Ranked-choice voting makes sense for Maine

Are voters satisfied with the fact that our leaders in Augusta and Washington can be elected with just 35 percent of the vote, or do they think it is time to require that they get a majority of the vote? That is the question that will come before Mainers at the polls in November.

Over the last 40 years, nine of our last 11 governors were elected with less than a majority of the vote, but that doesn’t have to stay the same. Once and for all, we can restore majority rule by switching to a system of ranked-choice voting for federal and state primary and general elections.

Mainers want more fairness and more voice in the election process. It’s that simple. They want to know that when the dust has settled that their ballot mattered and that the consensus candidate on a level playing field was chosen.

I urge folks to learn more about why ranked choice voting makes sense for Maine.

Bill Kapaldo


Fight for a progressive future

In the midst of the Democratic National Convention, I feel unimpressed and uninspired. As a progressive, I do not feel welcome in the Democratic Party. The presumptive nominee, while qualified, lacks the bold, ambitious agenda to move the country forward. Actress Rosario Dawson said it best when she said Hillary Clinton is not a leader but a follower. As positions become politically convenient, Clinton adopts them into her agenda. While this is inconvenient for the American people, advocates and activists can find hope in her strategy.

If we truly believe in universal health care, criminal justice reform, free public higher education, climate action, and action on income inequality among many other positions, we must organize. We must work to keep the political revolution going through electing local leaders to public office, beginning with city council seats and to Congress.

Clinton, if elected president, will follow the trend we set. When we stand together, we find strength in unity. When we stand together, we realize we send forth a ripple of hope that we can change the rigged system. When we stand together, there is not enough wealth and power that can keep us down. Change is inevitable. The rigged political, economic, social systems we live in today are not permanent. We can make a difference. We must be the difference.

Bernie Sanders was right to say, “When we stand together, there is nothing we cannot accomplish.” For the sake of every American, we must fight for a future to believe in.

Jared Mummert


Order over anarchy

Race-baiters, terrorists (both radical Islamic and homegrown) and Black Lives Matter and Black Panthers all advocate anarchy — unquenchable guerrilla warfare — in one form or another.

Those of us who have read any world history at all know anarchy exists when there is no government, no laws and no law enforcement, thereby allowing a breakdown in civil order and dreadful, bloody conditions that follow. One reason our Constitution was created was to provide the legal and societal means to avoid anarchy.
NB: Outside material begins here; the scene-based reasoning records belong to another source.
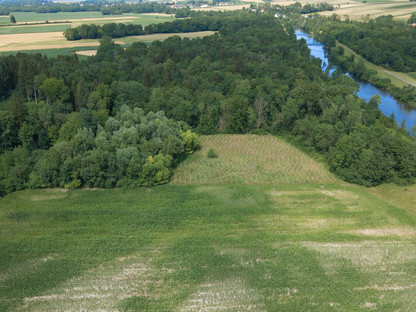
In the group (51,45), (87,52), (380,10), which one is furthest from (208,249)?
(380,10)

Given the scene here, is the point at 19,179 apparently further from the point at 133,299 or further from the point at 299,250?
the point at 299,250

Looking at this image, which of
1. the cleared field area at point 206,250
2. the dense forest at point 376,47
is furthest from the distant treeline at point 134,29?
the cleared field area at point 206,250

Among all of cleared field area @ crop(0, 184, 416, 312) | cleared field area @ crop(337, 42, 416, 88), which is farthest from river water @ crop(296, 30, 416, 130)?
cleared field area @ crop(0, 184, 416, 312)

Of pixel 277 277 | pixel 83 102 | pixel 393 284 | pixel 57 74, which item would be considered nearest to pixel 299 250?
pixel 277 277

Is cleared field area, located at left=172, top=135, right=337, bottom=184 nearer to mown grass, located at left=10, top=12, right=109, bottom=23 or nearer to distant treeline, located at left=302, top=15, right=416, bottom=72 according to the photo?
distant treeline, located at left=302, top=15, right=416, bottom=72

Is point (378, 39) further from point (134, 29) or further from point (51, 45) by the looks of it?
point (51, 45)
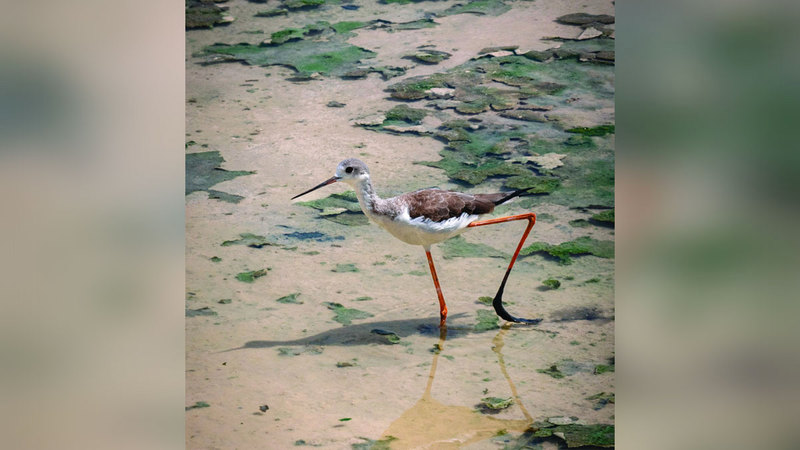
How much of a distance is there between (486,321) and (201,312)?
0.92 m

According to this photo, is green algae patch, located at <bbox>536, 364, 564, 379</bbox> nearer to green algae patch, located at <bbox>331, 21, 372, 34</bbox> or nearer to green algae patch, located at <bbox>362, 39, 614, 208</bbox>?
green algae patch, located at <bbox>362, 39, 614, 208</bbox>

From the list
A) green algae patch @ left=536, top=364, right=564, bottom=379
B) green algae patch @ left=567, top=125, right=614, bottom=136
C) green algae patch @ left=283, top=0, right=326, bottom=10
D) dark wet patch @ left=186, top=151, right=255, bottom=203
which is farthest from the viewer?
green algae patch @ left=283, top=0, right=326, bottom=10

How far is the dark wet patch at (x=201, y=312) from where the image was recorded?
2551mm

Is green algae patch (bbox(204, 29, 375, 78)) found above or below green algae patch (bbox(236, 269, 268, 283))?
above

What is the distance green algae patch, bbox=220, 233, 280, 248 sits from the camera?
9.49 ft

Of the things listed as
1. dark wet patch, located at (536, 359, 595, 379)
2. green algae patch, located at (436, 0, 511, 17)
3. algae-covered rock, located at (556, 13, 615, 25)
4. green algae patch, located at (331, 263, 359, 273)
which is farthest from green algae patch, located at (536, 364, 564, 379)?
green algae patch, located at (436, 0, 511, 17)

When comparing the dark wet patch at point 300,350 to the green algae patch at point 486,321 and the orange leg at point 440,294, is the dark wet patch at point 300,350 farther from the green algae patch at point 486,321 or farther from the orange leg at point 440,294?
the green algae patch at point 486,321

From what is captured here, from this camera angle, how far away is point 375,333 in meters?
2.49

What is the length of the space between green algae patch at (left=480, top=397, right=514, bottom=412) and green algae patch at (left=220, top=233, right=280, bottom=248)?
3.47 ft

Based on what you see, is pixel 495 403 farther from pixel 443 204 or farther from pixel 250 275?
pixel 250 275

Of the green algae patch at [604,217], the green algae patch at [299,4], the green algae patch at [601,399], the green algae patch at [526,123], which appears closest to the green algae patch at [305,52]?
the green algae patch at [299,4]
It’s difficult for Americans to understand what these anarchists want. A localized, temporary breakdown in civil order and the media attention that always follows certainly doesn’t help their cause unless all they really want is media attention. Every time there is a police ambush or terrorist attack, Americans legally buy more guns. As a result, America is a well-armed camp.

Our forefathers knew armed American citizens had at least some guarantee anarchists couldn’t possibly achieve a total breakdown in our civil society. Americans are not afraid of current day anarchists; we’re just angry, and these attacks divert our attention from the real problems of the day.

If ever these anarchists and others of one kind or another that are bound to follow make any more headway in disrupting the lives of everyday Americans, a partnership with those charged with enforcing our laws is sure to follow.